A: I would say yes and no. When I was in medical school, that was in Albany, I spent two years at Albany Med, what we would do was we would be studying furiously and we all would take a study break to watch “St. Elsewhere.” There was a medical student lounge, we would all crowd into the lounge and watch “St. Elsewhere.” I have great memories of Albany Med and all of us hanging out in the medical student lounge. We’d watch for an hour, that was our break, then we’d go back to study all night long.

Q: Not a fan of George Clooney — and “ER?”

A: I liked “ER,” but it’s hard for me to watch a medical show because I’m just hyper-critical of it. And when you live it all day long, you kind of want to come home and watch “Game of Thrones.” There are no dragons in my life currently, so I try to watch shows that add some other dimension to my life.

Q: You’ve got “Dr. Kildare,” “Ben Casey,” Konrad Styner in “Medic” during the 1950s, “Marcus Welby, M.D.” What do you think it is about Americans’ TV love affair with doctors? We seem to love to see them working and see their private lives.

A: It’s funny you mention Marcus Welby, because that’s what I had growing up, which is why I never believed I could be a doctor because I figured only men were doctors. But I think at the end of the day, there are three types of shows in television. There are cop shows, which are about law, there are justice-type shows, these shows about legal, but then there’s the drama of medicine, which is all about mortality, that edge of life and death. Watching that, I think, is intriguing. I think all of us question at times our mortality. How long will I live? What is the fascination of life and death? And the heroics of saving a life, I think that’s what’s so appealing.

Q: You talked about Albany Med memories. How about some memories of Union College?

A: Union was always, for me, a springboard for my career. I grew up in Highland, New York (near Poughkeepsie), a small town where a lot of kids didn’t go to college. None went to medical school. Even for me to go to college was huge. My father, his brother and my sister all went to Union College; we were a legacy family.
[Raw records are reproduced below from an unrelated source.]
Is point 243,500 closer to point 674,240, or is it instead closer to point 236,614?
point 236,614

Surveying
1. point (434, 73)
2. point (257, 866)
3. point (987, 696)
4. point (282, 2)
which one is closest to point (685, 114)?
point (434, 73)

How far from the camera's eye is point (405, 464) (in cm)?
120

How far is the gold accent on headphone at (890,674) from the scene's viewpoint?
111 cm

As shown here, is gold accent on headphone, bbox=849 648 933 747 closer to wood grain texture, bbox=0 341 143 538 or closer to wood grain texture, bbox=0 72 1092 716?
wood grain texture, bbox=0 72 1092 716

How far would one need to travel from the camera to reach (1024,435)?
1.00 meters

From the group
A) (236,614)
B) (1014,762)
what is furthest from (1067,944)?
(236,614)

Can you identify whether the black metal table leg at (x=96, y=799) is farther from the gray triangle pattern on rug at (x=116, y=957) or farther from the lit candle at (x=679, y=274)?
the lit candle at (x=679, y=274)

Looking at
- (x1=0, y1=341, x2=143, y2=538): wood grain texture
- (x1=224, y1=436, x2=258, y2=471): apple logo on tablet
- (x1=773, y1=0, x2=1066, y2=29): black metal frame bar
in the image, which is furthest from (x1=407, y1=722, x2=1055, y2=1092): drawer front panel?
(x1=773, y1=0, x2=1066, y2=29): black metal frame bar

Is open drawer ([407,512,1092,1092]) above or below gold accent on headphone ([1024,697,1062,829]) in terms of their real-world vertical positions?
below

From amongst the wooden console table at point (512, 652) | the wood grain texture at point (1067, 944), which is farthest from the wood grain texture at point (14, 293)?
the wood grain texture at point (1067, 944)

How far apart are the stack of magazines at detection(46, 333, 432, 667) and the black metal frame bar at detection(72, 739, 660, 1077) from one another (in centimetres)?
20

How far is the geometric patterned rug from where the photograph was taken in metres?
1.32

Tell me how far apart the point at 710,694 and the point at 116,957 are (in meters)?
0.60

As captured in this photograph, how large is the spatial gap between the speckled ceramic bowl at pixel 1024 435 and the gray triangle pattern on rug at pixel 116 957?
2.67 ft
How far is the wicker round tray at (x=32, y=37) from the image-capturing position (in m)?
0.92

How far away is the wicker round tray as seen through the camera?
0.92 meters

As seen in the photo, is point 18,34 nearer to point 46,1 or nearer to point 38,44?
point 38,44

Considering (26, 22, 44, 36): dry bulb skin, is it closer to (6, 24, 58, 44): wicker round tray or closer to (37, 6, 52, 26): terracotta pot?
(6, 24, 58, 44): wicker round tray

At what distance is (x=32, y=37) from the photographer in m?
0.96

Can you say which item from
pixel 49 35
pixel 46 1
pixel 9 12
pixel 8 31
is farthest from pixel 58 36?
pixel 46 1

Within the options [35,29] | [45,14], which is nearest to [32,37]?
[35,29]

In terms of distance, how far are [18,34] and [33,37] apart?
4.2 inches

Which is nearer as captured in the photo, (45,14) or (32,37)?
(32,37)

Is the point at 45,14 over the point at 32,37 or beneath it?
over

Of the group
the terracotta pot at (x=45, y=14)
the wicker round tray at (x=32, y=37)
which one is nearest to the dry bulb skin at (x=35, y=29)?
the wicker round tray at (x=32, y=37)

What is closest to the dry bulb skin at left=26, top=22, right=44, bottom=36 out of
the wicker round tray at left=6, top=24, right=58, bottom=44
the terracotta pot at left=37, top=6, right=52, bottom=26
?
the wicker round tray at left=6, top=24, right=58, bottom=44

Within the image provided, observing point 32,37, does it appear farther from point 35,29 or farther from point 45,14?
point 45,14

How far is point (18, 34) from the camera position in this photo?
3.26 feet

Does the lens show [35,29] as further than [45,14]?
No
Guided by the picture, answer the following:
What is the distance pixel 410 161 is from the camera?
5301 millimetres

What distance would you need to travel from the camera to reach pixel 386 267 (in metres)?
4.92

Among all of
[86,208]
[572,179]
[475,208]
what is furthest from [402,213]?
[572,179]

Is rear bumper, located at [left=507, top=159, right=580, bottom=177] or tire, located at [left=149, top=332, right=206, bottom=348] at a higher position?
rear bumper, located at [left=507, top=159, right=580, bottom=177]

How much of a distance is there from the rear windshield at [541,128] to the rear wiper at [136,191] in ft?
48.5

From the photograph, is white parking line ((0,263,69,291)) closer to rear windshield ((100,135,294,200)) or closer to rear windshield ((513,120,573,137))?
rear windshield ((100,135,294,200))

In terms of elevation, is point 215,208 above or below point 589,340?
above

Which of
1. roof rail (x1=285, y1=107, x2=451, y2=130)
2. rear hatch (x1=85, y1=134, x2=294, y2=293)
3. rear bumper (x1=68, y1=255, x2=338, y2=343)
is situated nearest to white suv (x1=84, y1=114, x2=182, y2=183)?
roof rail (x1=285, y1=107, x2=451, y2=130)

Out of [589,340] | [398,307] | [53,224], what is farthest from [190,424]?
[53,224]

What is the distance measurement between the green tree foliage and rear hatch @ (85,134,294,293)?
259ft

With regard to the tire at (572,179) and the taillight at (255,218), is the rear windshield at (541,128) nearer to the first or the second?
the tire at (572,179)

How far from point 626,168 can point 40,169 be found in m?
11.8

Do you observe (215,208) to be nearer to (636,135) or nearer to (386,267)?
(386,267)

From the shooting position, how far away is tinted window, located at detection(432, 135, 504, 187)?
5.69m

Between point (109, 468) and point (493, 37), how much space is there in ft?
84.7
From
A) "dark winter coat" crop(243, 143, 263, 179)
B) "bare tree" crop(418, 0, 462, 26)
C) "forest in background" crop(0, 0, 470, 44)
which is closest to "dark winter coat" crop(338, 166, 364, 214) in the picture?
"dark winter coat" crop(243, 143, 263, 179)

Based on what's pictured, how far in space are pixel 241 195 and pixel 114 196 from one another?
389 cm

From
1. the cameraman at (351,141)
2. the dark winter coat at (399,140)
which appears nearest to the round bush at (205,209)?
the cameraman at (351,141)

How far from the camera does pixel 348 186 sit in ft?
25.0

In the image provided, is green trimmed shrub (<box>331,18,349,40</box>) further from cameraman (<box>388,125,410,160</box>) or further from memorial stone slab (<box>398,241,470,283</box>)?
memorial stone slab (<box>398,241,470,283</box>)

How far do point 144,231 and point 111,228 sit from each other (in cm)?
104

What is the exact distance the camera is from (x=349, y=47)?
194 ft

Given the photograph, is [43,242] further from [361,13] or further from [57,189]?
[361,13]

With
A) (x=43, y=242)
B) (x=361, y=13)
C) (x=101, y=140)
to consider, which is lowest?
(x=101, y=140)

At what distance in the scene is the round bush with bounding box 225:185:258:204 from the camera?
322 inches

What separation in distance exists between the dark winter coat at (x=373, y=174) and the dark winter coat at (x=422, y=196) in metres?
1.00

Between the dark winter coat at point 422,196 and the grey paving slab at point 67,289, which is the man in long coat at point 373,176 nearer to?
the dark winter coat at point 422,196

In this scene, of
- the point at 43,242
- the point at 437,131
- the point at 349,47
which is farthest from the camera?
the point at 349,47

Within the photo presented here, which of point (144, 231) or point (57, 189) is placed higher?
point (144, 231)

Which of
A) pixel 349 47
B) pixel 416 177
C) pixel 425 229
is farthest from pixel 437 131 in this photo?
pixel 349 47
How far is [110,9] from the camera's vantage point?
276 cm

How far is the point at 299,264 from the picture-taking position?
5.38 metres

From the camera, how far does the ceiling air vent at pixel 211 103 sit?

I remember my dad bringing me up to Union one day and we stood there on the rugby field right by the Nott Memorial and my dad stood there and said to me, “All of this could be yours.” And coming from a little town, Union seemed enormous to me. Why it was enormous to me, is because it opened up a huge window in my life. While I was there, I was a biochemistry major with a minor in immunology. I spent some time doing honors research, which I’d never done. I went on a term abroad to Italy. I didn’t even have a passport. I’d never been out of the country. It expanded my horizon in a way it could have never been staying in Highland.

To me, the most important part of it, which I didn’t appreciate at the time, was the liberal arts education. I remember that I was a straight biochemistry major, it was science, science, science. But Union made it mandatory that you do work in a field outside of your major core of curriculum, and that is how I became a writer. How do you explain a heart surgeon who is a biochemistry major, hardcore research, and then writing a book that becomes a best-seller and a television show? That is the beauty of a liberal arts education.

Q: Where were some of your Schenectady hang-outs?

A: Geppetto’s. We used to go there for breakfast. It had the most heart-healthy breakfast on the planet. We’re talking about three eggs, bacon, hash browns.